• **TASK STATEMENT**
Please set down each of the records below word for word, keeping every line unchanged.

(Rows taken from a spatial reasoning dataset)
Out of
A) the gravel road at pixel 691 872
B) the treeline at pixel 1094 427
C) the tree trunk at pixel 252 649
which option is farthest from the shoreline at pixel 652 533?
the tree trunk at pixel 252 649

• **TASK OUTPUT**
Out of
A) the gravel road at pixel 691 872
B) the treeline at pixel 1094 427
C) the tree trunk at pixel 252 649
which option is farthest from the shoreline at pixel 652 533?
the tree trunk at pixel 252 649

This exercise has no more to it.